What to do:
Count the lines in the listing below that contain the string "furthest", matching case exactly, and reply with the number alone.

Material for this task:
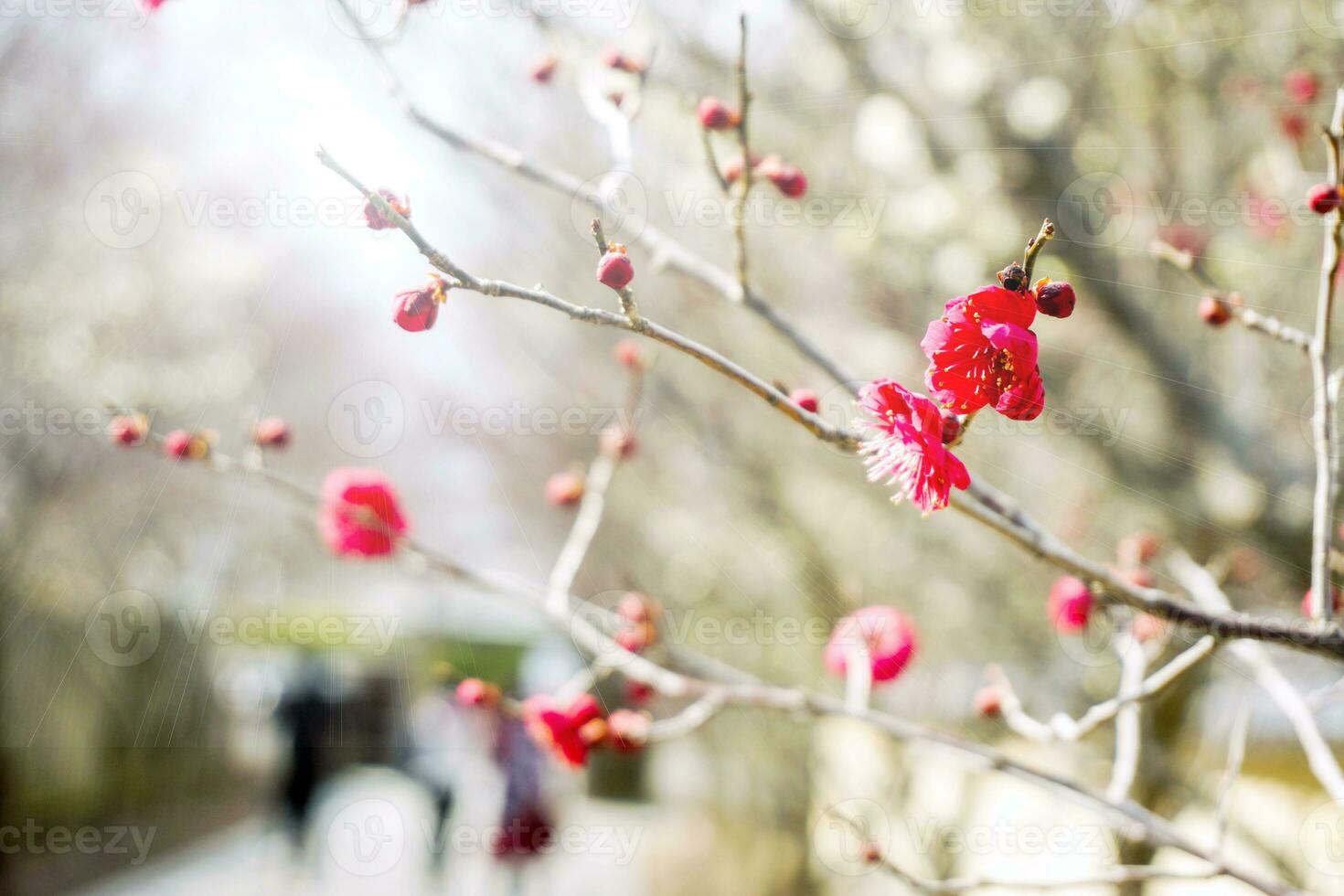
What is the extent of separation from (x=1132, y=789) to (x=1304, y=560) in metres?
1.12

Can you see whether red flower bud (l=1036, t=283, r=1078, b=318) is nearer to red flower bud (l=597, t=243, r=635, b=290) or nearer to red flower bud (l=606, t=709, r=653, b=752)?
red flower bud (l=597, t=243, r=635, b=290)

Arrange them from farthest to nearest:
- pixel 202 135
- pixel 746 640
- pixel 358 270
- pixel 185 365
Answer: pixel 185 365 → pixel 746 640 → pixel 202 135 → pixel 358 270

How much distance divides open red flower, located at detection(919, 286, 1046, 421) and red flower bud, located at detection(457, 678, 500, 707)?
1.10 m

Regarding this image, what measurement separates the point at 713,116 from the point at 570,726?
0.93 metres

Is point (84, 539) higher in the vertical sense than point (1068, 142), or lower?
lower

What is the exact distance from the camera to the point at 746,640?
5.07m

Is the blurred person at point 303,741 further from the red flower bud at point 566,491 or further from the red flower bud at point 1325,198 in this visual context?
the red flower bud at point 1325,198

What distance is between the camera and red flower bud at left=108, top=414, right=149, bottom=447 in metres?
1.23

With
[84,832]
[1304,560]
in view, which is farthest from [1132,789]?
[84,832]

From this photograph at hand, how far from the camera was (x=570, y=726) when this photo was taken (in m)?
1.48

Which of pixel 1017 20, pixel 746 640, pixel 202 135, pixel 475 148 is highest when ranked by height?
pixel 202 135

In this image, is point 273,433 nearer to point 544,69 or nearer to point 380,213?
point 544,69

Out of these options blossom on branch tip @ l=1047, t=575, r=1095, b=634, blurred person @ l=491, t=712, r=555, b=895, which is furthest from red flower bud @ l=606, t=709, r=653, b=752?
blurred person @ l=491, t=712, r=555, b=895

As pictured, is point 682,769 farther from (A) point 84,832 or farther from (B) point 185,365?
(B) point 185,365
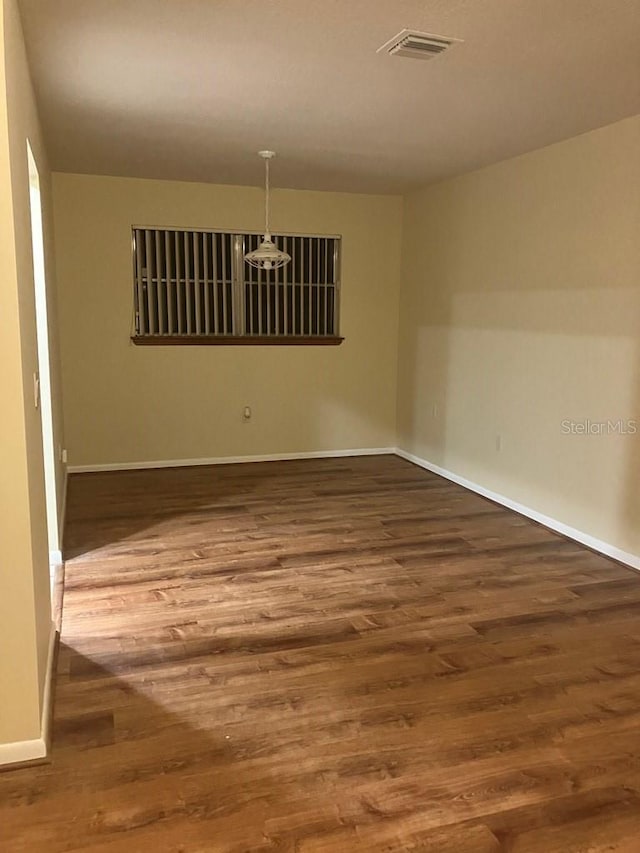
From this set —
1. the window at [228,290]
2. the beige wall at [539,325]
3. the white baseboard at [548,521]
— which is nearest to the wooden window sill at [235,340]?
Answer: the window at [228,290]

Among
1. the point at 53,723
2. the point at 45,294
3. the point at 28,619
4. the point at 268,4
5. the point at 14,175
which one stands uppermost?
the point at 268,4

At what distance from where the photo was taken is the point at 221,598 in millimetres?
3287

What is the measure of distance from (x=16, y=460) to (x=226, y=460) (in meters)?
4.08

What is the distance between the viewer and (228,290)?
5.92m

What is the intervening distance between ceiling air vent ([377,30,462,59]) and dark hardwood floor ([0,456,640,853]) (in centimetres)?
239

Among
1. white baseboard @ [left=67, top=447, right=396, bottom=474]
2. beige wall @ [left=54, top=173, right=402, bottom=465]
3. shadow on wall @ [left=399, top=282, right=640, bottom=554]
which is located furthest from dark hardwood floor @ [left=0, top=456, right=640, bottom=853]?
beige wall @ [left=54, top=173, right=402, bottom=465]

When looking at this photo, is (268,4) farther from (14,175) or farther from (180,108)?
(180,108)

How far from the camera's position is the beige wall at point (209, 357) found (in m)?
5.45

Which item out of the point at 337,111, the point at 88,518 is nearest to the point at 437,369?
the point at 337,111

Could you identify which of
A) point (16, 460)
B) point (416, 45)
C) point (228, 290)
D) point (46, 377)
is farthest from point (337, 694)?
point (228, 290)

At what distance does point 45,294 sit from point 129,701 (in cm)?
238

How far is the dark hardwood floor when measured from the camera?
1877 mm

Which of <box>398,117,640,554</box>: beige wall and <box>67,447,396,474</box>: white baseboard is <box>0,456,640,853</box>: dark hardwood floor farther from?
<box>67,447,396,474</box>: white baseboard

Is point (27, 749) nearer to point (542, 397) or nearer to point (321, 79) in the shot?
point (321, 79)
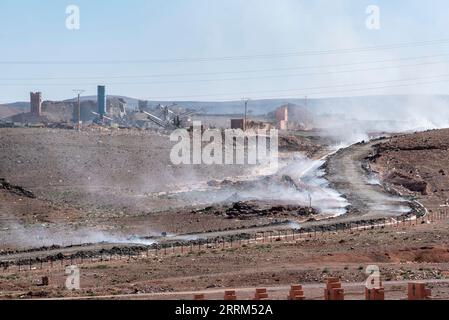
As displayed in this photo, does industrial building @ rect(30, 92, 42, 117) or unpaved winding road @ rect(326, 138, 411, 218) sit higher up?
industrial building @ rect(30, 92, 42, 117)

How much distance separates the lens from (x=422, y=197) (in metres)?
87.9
---
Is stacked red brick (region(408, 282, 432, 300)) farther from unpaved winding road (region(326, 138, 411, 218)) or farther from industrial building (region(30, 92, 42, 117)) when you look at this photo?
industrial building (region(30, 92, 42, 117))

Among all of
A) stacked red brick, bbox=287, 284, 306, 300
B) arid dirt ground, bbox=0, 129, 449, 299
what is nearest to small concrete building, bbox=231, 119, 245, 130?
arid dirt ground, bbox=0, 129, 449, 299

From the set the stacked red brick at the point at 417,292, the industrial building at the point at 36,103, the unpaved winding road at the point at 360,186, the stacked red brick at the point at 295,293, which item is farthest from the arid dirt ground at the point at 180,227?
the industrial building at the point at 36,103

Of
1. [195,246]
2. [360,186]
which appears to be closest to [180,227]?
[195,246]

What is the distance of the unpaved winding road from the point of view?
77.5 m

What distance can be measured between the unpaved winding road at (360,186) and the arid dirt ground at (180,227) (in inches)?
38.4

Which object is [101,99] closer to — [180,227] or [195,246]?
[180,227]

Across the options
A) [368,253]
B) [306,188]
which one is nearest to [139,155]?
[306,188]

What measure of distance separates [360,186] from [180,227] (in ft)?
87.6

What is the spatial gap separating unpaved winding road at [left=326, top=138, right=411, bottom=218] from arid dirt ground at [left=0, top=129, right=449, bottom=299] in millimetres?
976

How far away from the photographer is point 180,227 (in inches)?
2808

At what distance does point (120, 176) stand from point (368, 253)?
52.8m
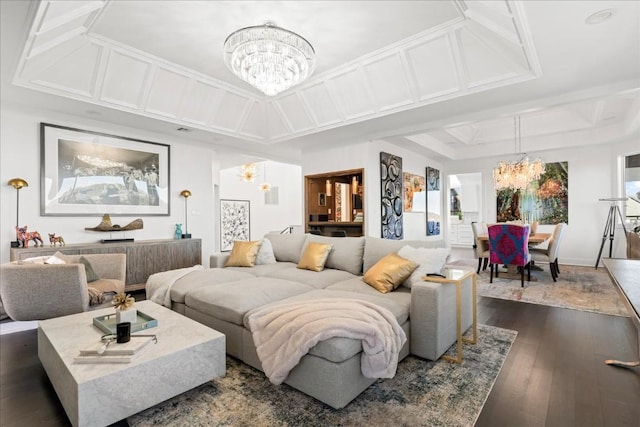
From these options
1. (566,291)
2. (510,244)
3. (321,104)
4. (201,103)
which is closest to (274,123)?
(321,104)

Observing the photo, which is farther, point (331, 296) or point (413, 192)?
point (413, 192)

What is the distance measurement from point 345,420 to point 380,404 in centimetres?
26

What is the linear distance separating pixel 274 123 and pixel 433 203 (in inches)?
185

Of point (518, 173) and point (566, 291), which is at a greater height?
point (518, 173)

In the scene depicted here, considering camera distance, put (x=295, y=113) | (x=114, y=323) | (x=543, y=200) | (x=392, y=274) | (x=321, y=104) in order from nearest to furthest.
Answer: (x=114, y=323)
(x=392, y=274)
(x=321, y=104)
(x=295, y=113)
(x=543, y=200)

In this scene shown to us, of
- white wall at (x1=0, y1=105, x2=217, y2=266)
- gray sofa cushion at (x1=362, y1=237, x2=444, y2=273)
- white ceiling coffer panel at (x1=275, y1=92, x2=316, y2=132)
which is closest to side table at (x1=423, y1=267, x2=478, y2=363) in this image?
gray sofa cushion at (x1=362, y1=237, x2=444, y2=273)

In response:
3